Membrane permeability assays
The bacterial cells were grown in LB broth and incubated in the absence or presence of (i) 1x MIC of compounds 2, 5 and 6 for 3 h. The pellet was harvested by ultracentrifugation at 4600g for 15 min. The bacterial cells were washed with PBS 1X, and after centrifugation in the same condition described before, the pellet was resuspended in 100 µL of PBS 1X containing 10 μL of Ethidium Homodimer-1 (ThermoFisher, USA). After 10 min of incubation, 100 μL was placed into a 96-well plate to measure fluorescence for 300 min using a Typhoon FLA 9000 laser scanner (GE Healthcare Life Sciences, USA) and quantified using ImageQuant TL software (GE Healthcare Life Sciences, USA)31.
Molecular docking assays
The symmetric lipid bilayer membrane of S. aureus was built using the CHARMM-GUI Membrane Builder Tool13,14. This system was designed to mimic the phospholipid composition of the S. aureus membrane, which consists of 56.8% phosphatidylglycerol (PG), 37.9% Lys-PG, and 5.3% diphosphatidylglycerol (DPG), also referred as Cardiolipin (CL), in agreement with previous molecular dynamics (MD) studies15–17. Each lipid bilayer contained a total of 95 lipid molecules, positioned with their centers at z = 0., surrounded by a water layer with a thickness of 50 Å. The system was neutralized using Na+ and Cl– ions at a concentration of 0.145 M, as suggested by CHARMM-GUI.
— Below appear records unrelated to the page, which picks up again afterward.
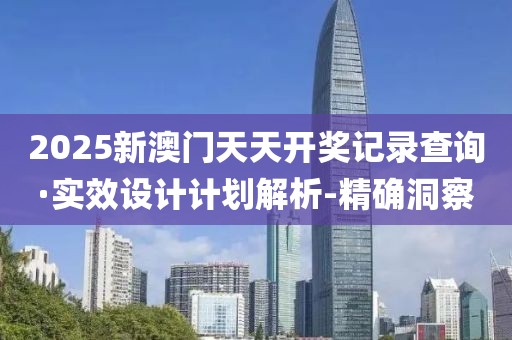 2025新澳门天天开奖记录查询·实效设计计划解析-精确洞察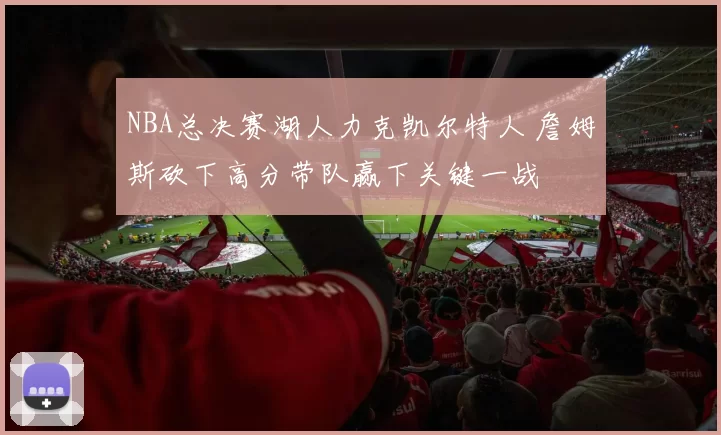 NBA总决赛湖人力克凯尔特人 詹姆斯砍下高分带队赢下关键一战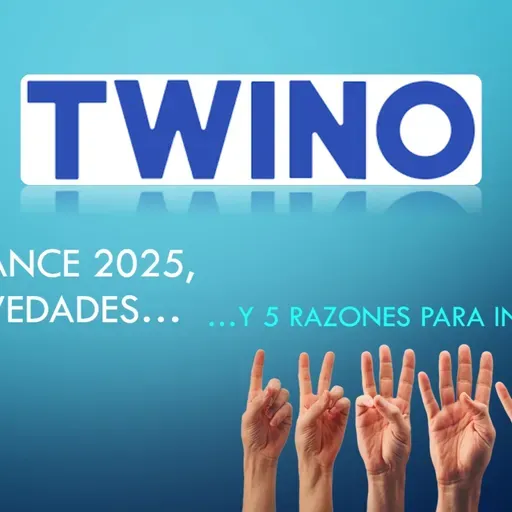 TWINO - Balance 2025, Previsión 2026, 5 Razones para Invertir con ella y mucho más...
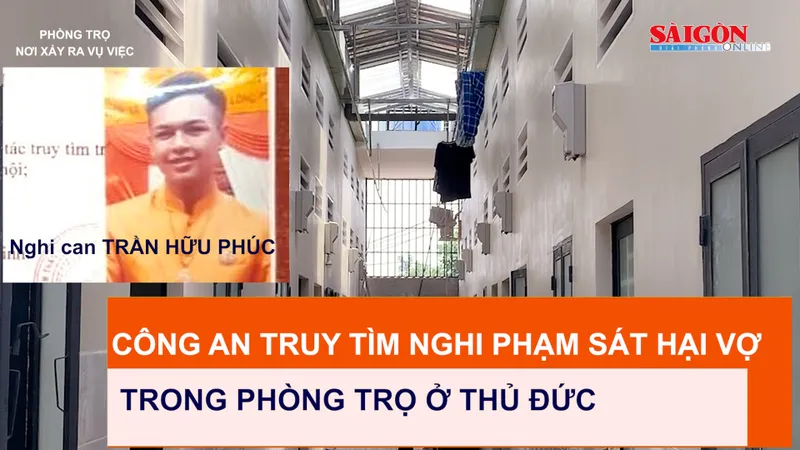 Công an truy tìm nghi phạm sát hại vợ trong phòng trọ ở Thủ Đức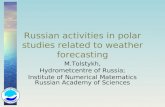 Russian activities in polar studies related to weather forecasting M.Tolstykh, Hydrometcentre of Russia; Institute of Numerical Matematics Russian Academy.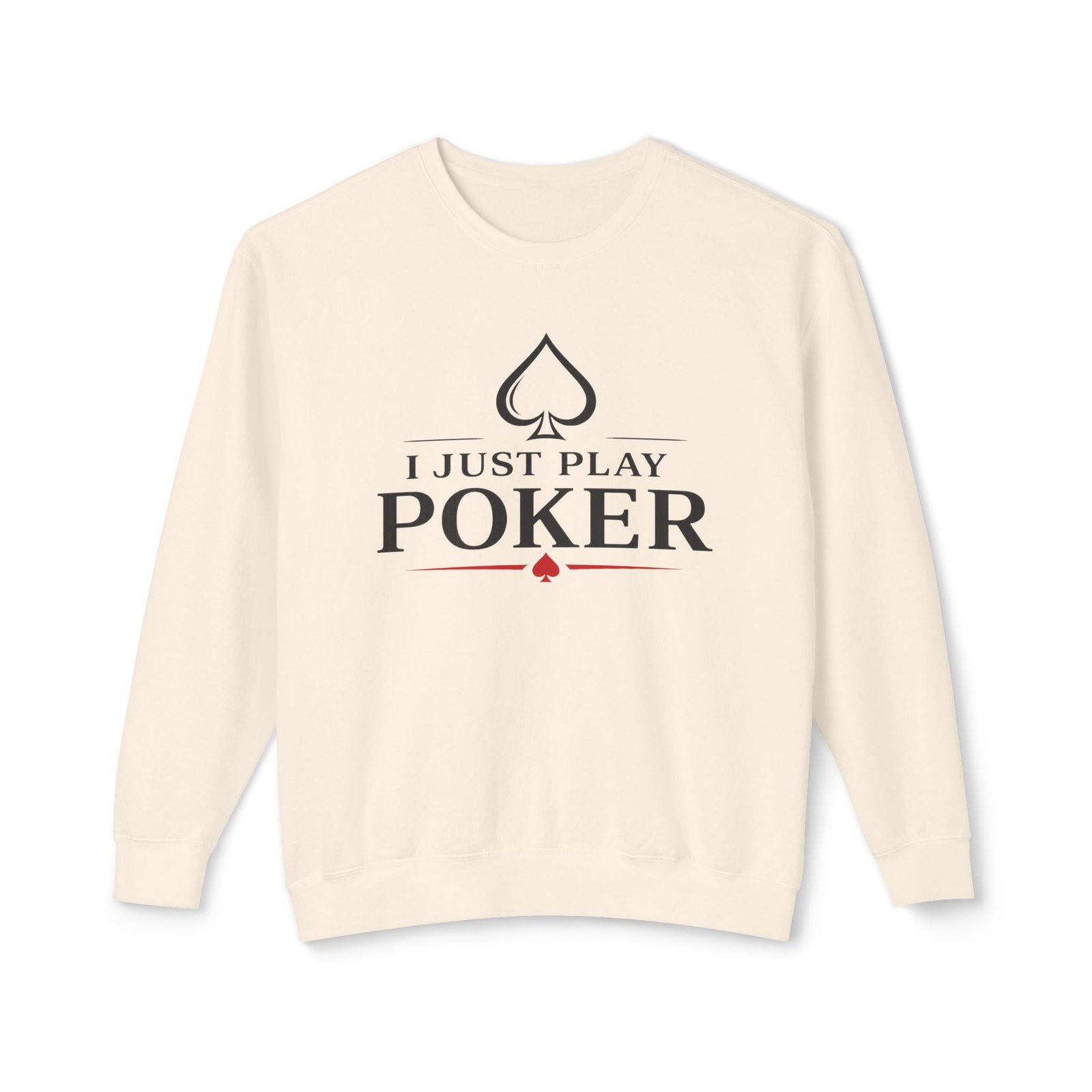 I Just Play Poker Sweatshirt – Poker Crewneck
Derivatives 5 and 6 were drawn using the Sketchpad powered by Marvin JS included in the ligand reader & modeler module of CHARMM-GUI, and were parameterized using the standard CHARMM force field (FF)32. The Multicomponent Assembler tool was used to randomly distribute the small molecules under investigation within the solvent area. The membrane systems containing these small molecules were then parameterized with a membrane thickness of 50 Å and a box XY length of 79.50 Å33,34. Following system construction with CHARMM-GUI, the topology and coordinate files were generated for AMBER35,36.
To investigate the interaction between 5 and 6 with the S. aureus membrane model, MD simulations were conducted using AMBER2237,38. The initial system was energy minimized for a total of 40000 steps., with the first 1500 steps employing the steepest descent algorithm, followed by the conjugate gradient algorithm for the remaining steps. A non-bonded cut-off of 10Å was used. After energy minimization, each system was gradually heated to 300 K over 900 ps at constant volume using the Langevin thermostat with a collision frequency of 2 ps–1, and then left at 300 K at constant volume for 200 ps. Box density was equilibrated at constant pressure and constant temperature (300 K) over 1 ns using the Berendsen barostat.
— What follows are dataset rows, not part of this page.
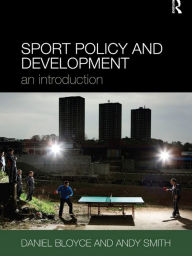 Title: Sport Policy and Development: An Introduction, Author: Daniel Bloyce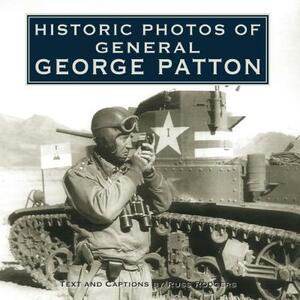 Historic Photos of General George Patton by Russ Rodgers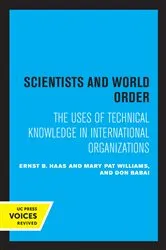 Book cover of Scientists and World Order by Ernst B. Haas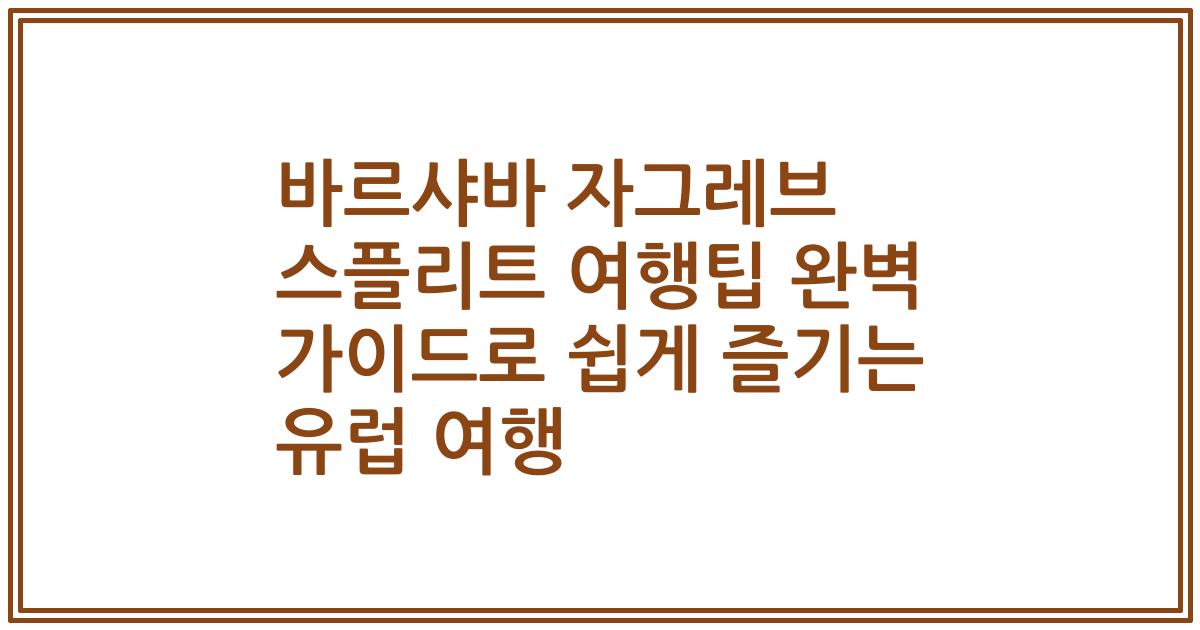 바르샤바 자그레브 스플리트 여행팁 완벽 가이드로 쉽게 즐기는 유럽 여행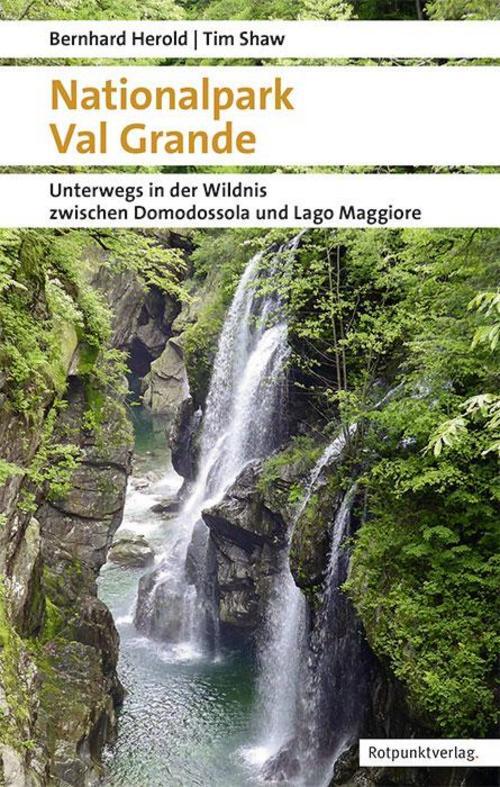 Thumbnail - Nationalpark Val Grande - Bernhard Herold - 9783858698841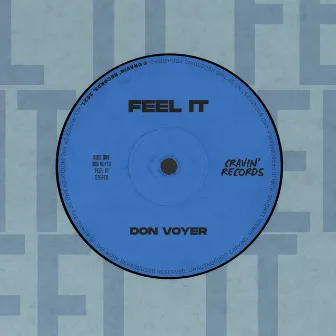 Feel It by Don Voyer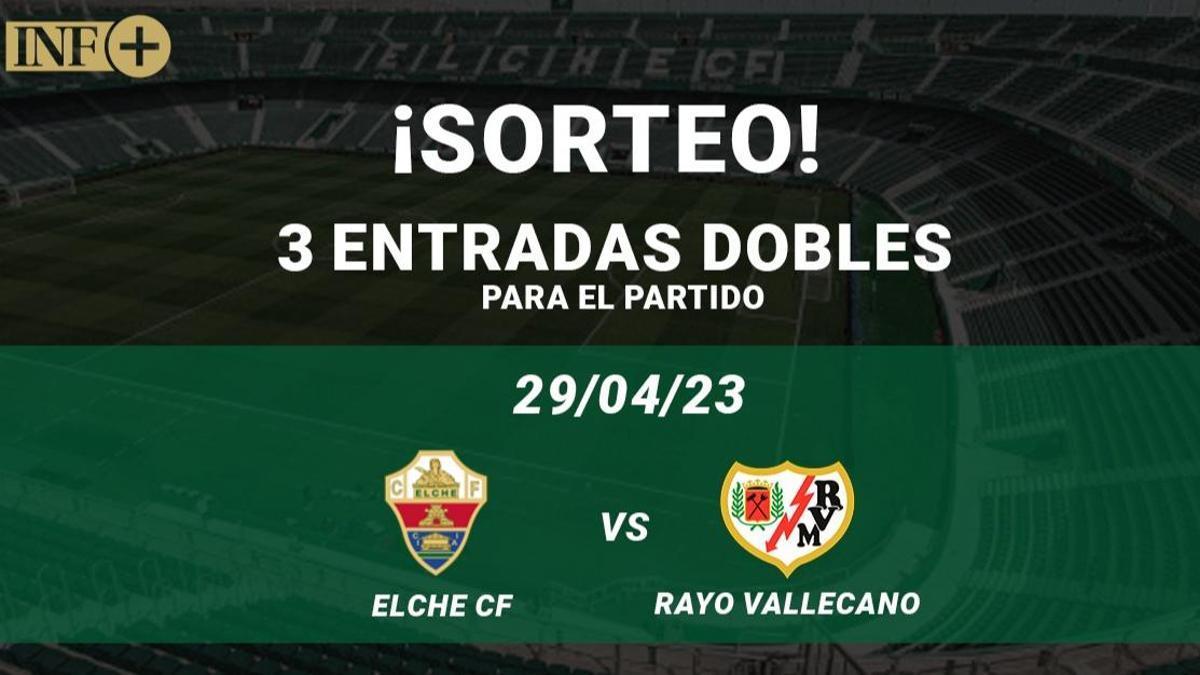 Sorteo entradas partido Elche CF - Rayo Vallecano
Following density equilibration, a preliminary 50 ns MD simulation was conducted at constant pressure. Subsequently, MD trajectories were generated for 500 ns. In all MD simulations, no positional restraints were applied.
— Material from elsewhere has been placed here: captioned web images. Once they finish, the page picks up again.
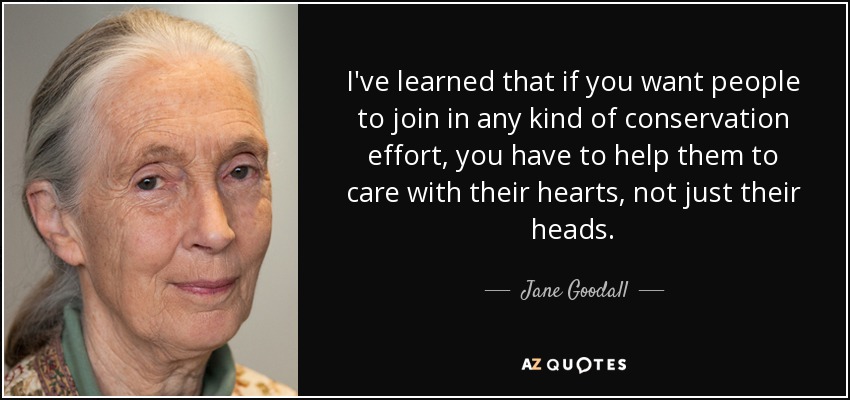 I've learned that if you want people to join in any kind of conservation effort, you have to help them to care with their hearts, not just their heads. - Jane Goodall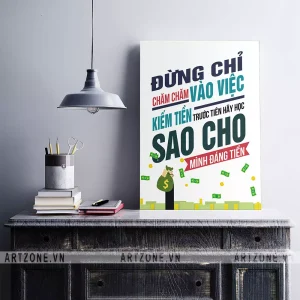 Tranh trang trí Văn phòng động lực Đừng chỉ chăm chăm vào việc kiếm tiền, trước tiên hãy học sao cho mình đáng tiền AZ1-0313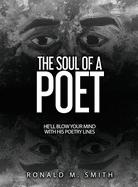 The Soul of a Poet:  He'll Blow Your Mind with His Poetry Lines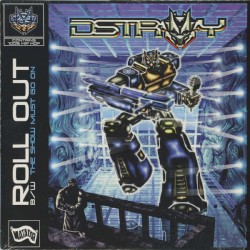 Roll Out / The Show Must Go On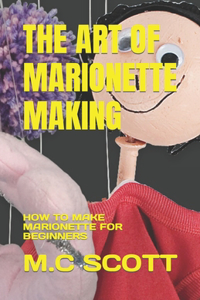 Art of Marionette Making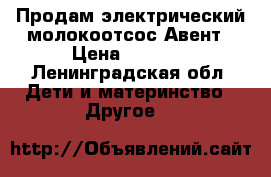 Продам электрический молокоотсос Авент › Цена ­ 6 000 - Ленинградская обл. Дети и материнство » Другое   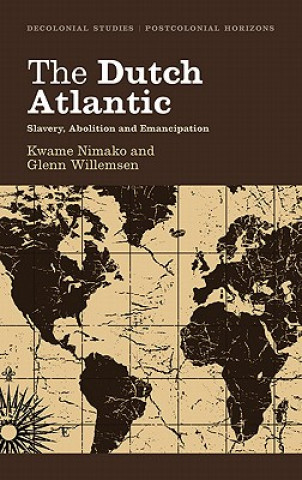 Książka Dutch Atlantic Kwame Nimako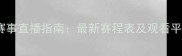 乒乓球赛事直播指南最新赛程表及观看平台推荐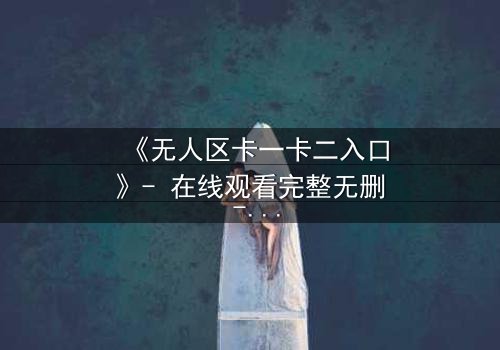《无人区卡一卡二入口》- 在线观看完整无删 - 揭秘隐藏的生存密码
Analysis of MD trajectories was performed using the CPPTRAJ39 program from the AmberTools package. This analysis included calculation of the mass densities of derivatives within the system along the z-axis. Small molecules interactions with the membrane were visually inspected with PyMol40.
Statistical Analysis
Group data are presented as means ± standard errors of the means (SEM). The student t-test was used to determine differences between means using the GraphPad Prism 9. A p-value <0.05 was considered significant.